§ THE INPUT
______________________________

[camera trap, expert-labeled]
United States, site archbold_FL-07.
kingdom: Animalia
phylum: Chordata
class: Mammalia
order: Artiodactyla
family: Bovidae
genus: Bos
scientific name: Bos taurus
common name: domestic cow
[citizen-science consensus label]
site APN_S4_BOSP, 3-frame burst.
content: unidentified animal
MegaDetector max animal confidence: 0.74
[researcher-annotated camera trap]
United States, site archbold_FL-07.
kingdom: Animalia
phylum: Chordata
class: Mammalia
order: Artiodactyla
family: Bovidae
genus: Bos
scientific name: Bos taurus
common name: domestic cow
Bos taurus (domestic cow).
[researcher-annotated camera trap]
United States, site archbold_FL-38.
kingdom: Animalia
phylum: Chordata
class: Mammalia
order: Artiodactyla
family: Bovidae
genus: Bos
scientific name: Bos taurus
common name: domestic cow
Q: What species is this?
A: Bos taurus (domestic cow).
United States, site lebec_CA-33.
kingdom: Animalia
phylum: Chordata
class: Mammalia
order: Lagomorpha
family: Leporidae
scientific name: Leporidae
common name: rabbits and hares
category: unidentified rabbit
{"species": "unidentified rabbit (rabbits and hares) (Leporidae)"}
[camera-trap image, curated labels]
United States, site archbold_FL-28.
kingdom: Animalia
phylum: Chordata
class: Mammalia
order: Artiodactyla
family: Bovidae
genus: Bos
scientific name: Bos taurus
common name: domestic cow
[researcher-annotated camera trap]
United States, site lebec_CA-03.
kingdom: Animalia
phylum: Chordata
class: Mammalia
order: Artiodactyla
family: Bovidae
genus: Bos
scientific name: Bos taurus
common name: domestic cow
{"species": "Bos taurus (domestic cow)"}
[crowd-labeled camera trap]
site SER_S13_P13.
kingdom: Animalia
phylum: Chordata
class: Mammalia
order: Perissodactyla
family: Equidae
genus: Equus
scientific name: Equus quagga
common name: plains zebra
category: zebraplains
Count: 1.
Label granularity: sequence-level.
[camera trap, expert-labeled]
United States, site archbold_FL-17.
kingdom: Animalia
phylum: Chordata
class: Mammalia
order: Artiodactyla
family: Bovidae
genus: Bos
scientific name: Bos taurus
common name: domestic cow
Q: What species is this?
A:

______________________________

§ WHAT IS EXPECTED
Your answer should consist only of the lines from the one with "category: zebraplains" through the end of the data above, reproduced exactly.

§ FINISHED EXERCISE
category: zebraplains
Count: 1.
Label granularity: sequence-level.
[camera trap, expert-labeled]
United States, site archbold_FL-17.
kingdom: Animalia
phylum: Chordata
class: Mammalia
order: Artiodactyla
family: Bovidae
genus: Bos
scientific name: Bos taurus
common name: domestic cow
Q: What species is this?
A:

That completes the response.